[HOW TO COMPLETE THIS TASK] Your reply should consist of the entries, copied exactly and stripped of images.
Segment Start: INPUT
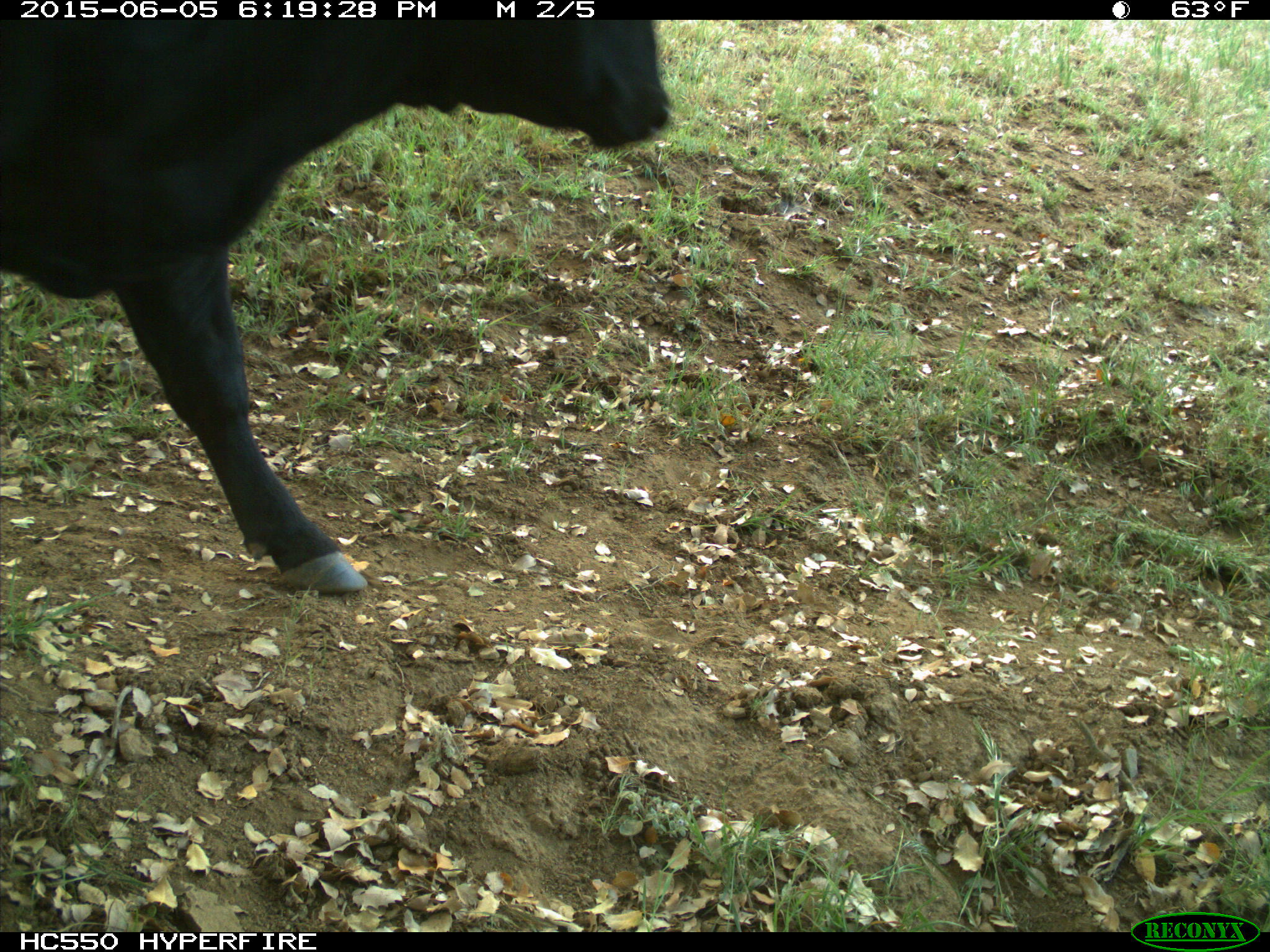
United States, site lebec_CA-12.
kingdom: Animalia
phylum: Chordata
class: Mammalia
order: Artiodactyla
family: Bovidae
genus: Bos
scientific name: Bos taurus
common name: domestic cow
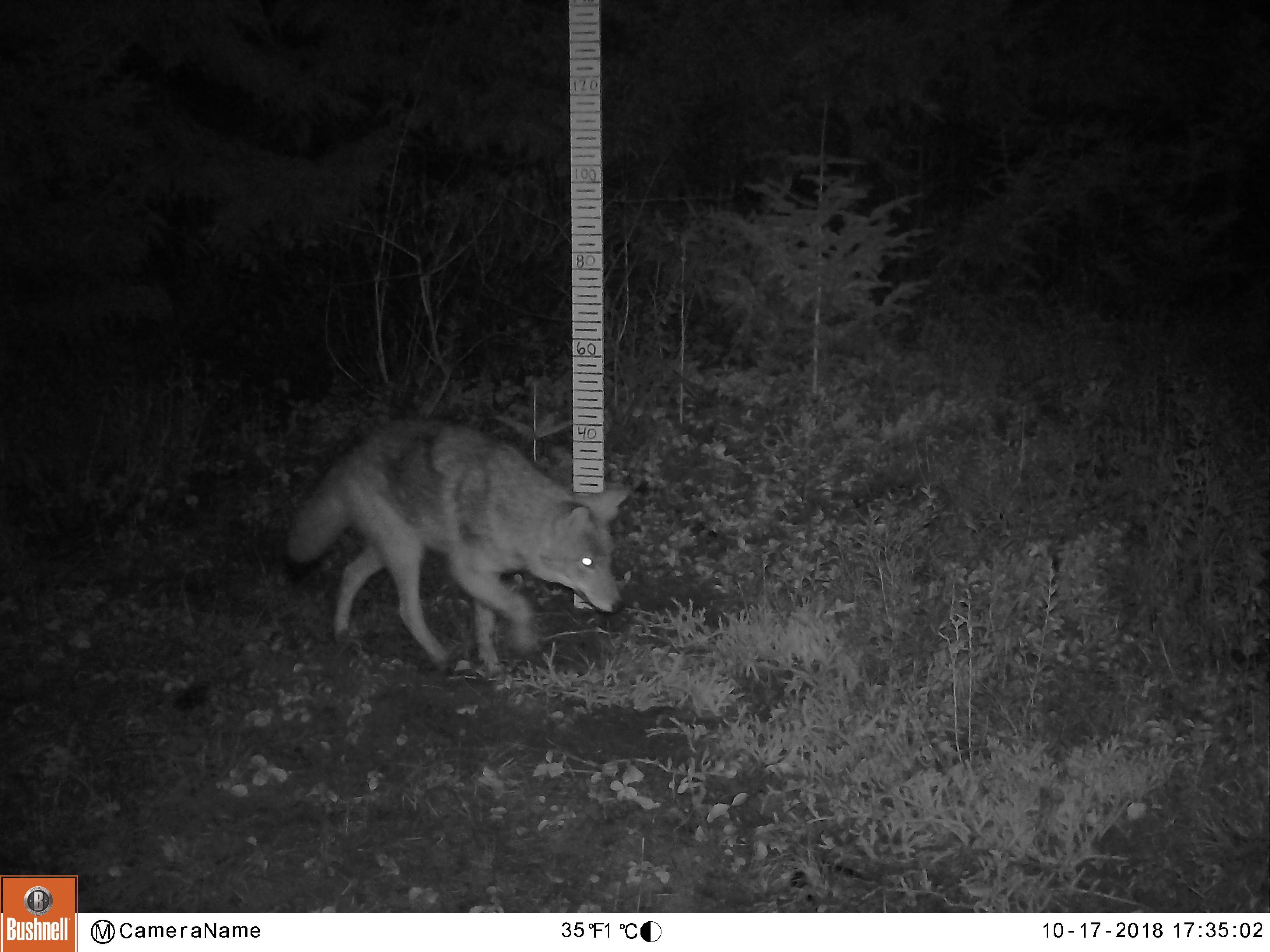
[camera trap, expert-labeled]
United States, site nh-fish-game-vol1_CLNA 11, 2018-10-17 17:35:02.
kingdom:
Segment End: INPUT
[RESPONSE]
United States, site lebec_CA-12.
kingdom: Animalia
phylum: Chordata
class: Mammalia
order: Artiodactyla
family: Bovidae
genus: Bos
scientific name: Bos taurus
common name: domestic cow
[camera trap, expert-labeled]
United States, site nh-fish-game-vol1_CLNA 11, 2018-10-17 17:35:02.
kingdom:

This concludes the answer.